LIMITED REPRESENTATIVE ACCOUNTABILITY
The combination of these policies undermines the NLRA’s goal of allowing workers to designate representatives of their own choosing. Workers like Terry Bowman are represented by unions they had no say in selecting. Fully 94 percent of union members are in Bowman’s shoes. They get represented by a union that someone else chose, often decades earlier.
This makes unions less accountable to their members. Workers who want a different union representative—or no union—face considerable difficulty in implementing these preferences. Unions know this, so they feel less pressure to represent their members well. Some unscrupulous unions take advantage of this situation to pursue their institutional interests at the expense of their members.
Consider UNITE-HERE Local 11, which represents hotel workers in California. The local has taken the lead in pushing for higher minimum wages in the California hotel industry. The local has sponsored and passed many local ballot initiatives requiring hotels to pay starting wages exceeding $15 an hour.
That seems fairly typical behavior for any union. But there is a catch. Local 11’s ballot initiatives exempt unionized hotels from having to pay, allowing hotels to pay less than the new minimum—but only if their workforce is unionized. Local 11 has used these exemptions to unionize many California hotels. The union offers to negotiate sub-minimum wages if the hotel management will encourage their workers to unionize. The Los Angeles Times reported that one Local 11 organizer told a former colleague this union exemption “is going to make all the hotels go union.”

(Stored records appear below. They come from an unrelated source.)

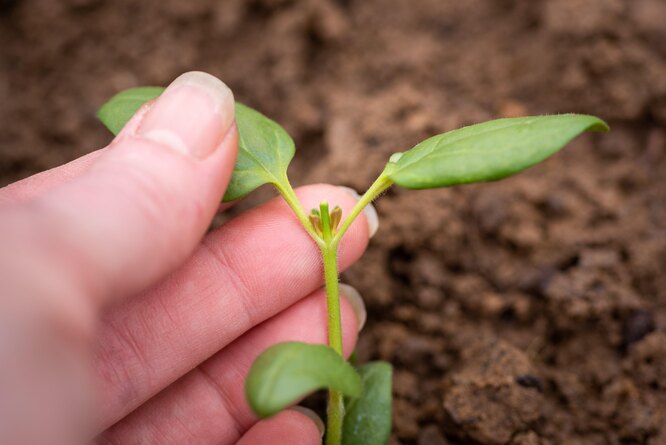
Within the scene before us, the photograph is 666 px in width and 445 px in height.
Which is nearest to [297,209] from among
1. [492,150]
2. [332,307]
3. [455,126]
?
[332,307]

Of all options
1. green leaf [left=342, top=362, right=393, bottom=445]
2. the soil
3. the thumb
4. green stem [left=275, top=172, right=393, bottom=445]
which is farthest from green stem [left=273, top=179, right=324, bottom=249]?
the soil

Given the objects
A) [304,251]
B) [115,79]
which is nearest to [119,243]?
[304,251]

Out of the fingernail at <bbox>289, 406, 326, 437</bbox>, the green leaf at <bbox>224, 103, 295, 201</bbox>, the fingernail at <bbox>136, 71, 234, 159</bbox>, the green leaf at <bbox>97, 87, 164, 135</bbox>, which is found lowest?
the fingernail at <bbox>289, 406, 326, 437</bbox>

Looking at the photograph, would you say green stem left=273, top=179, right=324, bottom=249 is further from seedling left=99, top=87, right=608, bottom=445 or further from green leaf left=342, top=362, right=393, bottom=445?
green leaf left=342, top=362, right=393, bottom=445

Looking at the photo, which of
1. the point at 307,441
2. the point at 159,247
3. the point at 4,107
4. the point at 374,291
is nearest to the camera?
the point at 159,247

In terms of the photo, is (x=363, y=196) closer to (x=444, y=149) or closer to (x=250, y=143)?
(x=444, y=149)

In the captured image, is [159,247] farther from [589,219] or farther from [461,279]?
[589,219]
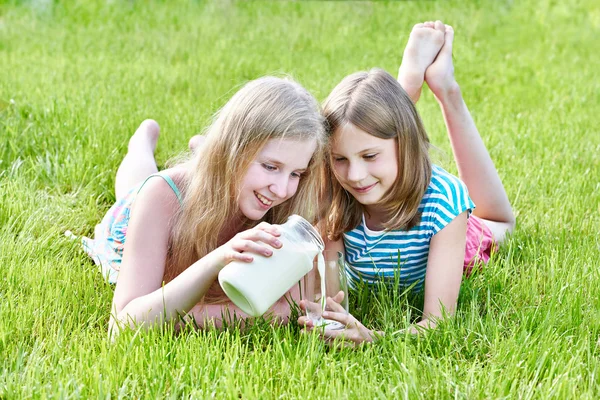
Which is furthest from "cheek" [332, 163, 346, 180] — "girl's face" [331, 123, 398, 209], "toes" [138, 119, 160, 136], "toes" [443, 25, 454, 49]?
"toes" [138, 119, 160, 136]

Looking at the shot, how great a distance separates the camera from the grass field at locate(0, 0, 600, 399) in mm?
1884

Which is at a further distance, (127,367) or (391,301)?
(391,301)

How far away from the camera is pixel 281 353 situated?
1978 mm

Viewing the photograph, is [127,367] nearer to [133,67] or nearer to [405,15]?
[133,67]

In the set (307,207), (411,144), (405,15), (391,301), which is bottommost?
(391,301)

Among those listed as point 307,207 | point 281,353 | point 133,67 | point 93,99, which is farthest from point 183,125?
point 281,353

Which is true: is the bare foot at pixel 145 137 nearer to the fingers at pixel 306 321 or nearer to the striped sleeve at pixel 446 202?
the striped sleeve at pixel 446 202

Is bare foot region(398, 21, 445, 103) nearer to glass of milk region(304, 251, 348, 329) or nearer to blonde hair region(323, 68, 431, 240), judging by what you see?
blonde hair region(323, 68, 431, 240)

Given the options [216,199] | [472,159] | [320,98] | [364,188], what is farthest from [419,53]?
[320,98]

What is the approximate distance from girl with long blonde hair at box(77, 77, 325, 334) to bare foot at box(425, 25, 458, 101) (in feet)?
2.71

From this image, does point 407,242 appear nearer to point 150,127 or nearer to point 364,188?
point 364,188

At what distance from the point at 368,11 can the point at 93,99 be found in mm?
3325

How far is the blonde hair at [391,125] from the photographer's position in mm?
2363

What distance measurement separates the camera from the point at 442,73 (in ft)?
9.77
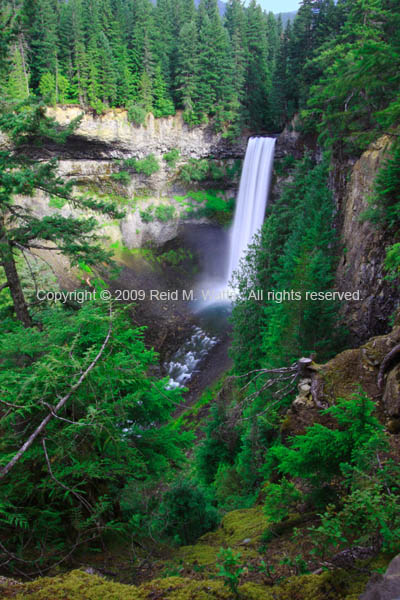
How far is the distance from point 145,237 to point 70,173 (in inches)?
369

These deals are a win-win for the hotel and the union. The hotels have kept their labor costs down by hiring union workers for sub-minimum wages. The union has gotten thousands of new members, all of whom must pay hundreds of dollars in annual union dues. (California does not have a right-to-work law, so dues are mandatory.) Since Local 11 started pushing these ballot initiatives and cutting deals, its dues income has roughly doubled.
But Local 11’s members feel betrayed. One vented to the Los Angeles Times that his sub-minimum pay “really makes me mad. I just wanted to be treated equal. Don’t exempt us, because we’re the ones paying union dues.” Another complained “Why is it more of a benefit to be in a union? The union isn’t really doing anything for us. It’s completely upside-down. They want to pay us less than the minimum wage.”
Currently, union representation in the United States is uncomfortably close to that envisioned by dictators who come to power by election but never face the voters again: “One man, one vote, one time.” Or, as Turkish strongman Recep Tayyip Erdoğan reputedly said, democracy is like a bus. “Once you reach your destination, you get off.”
But Americans don’t elect presidents for life. We shouldn’t elect unions for life, or for the lives of people who aren’t even born. As members of the new administration take office, they should a look at ways in which workers can be unshackled from bonds forged by generations past.
David Agnew is a writer in Washington, D.C.